Top of Reading passage

Top 5 things to Know About New Securities and Exchange Commission Revised Guidance
By: Carolyn Crandall
The new Securities and Exchange Commission guidance builds upon the SEC’s 2011 cybersecurity guidance and is designed to assist publicly traded companies in preparing disclosures about cybersecurity risks and incidents.
- What it is: Guidance for promoting clearer and more robust disclosures so that more complete information can be made available to investors. SEC Chairman Jay Clayton says in a statement, “In particular, I urge public companies to examine their controls and procedures, with not only their securities law disclosure obligations in mind, but also reputational considerations around sales of securities by executives.
- What it is designed to do: This is clearly meant as a wake-up call to corporate executives and boards of directors that they must take responsibility for cybersecurity. Similar to Sarbanes-Oxley, the guidelines also call for a description on how the executive team and board will engage on cybersecurity issues. This oversight would require greater definition of how an organization will govern and respond to security risks and incidents.
- Why organizations should comply: Having effective breach disclosure controls and incident response procedure will help these organizations with accurate and timely disclosures of attacks or material incidents. Having these controls and established procedures will also aid companies in satisfying their disclosure obligations for federal security laws.
- What are the most significant changes: Business are now required to disclose more cyber risks and to refine their insider trading policies for senior executives and boards of directors in order to prove that they are taking cybersecurity seriously.
- Companies must inform investors in a timely fashion of all material risks and incidents and provide updates when facts change. When facts change, timely updates must occur at least quarterly.
- As a result of the Equifax breach, the SEC is also “reinforcing the importance of policies and procedures around insider trading for cyber security incidents.”
- The companies should also “continually review risk factors, policies, and issue non-generic risk language to investors in disclosures.”
- The prohibiting of trading corporate shares after a breach is discovered will apply to both directors and officers. Disclosures of the incident and risk must be made in a timely fashion and prior to the offer and sale of securities by these individuals.

Bottom of Reading passage
Top of Stored data

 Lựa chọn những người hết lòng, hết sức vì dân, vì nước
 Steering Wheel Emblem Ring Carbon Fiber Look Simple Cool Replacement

Bottom of Stored data

(Exercises)
A – According to the SEC guidance article, how often at minimum must timely updates occur when facts change?
B – Please sum up the SEC guidance article in two sentences.
C – Retype the SEC guidance article between "- Companies must" and "at least quarterly.", inclusive.
The material is separate from the SEC guidance article.

(Answers per task)
A – At least quarterly.

B – The new SEC guidance builds on the 2011 cybersecurity guidance to help publicly traded companies prepare clearer and more robust disclosures about cybersecurity risks and incidents, and it signals that executives and boards must take responsibility for cybersecurity. Companies must now disclose more cyber risks, inform investors of material risks and incidents in a timely fashion, and refine insider trading policies so that directors and officers cannot trade shares after a breach is discovered and before it is disclosed.

C –
- Companies must inform investors in a timely fashion of all material risks and incidents and provide updates when facts change. When facts change, timely updates must occur at least quarterly.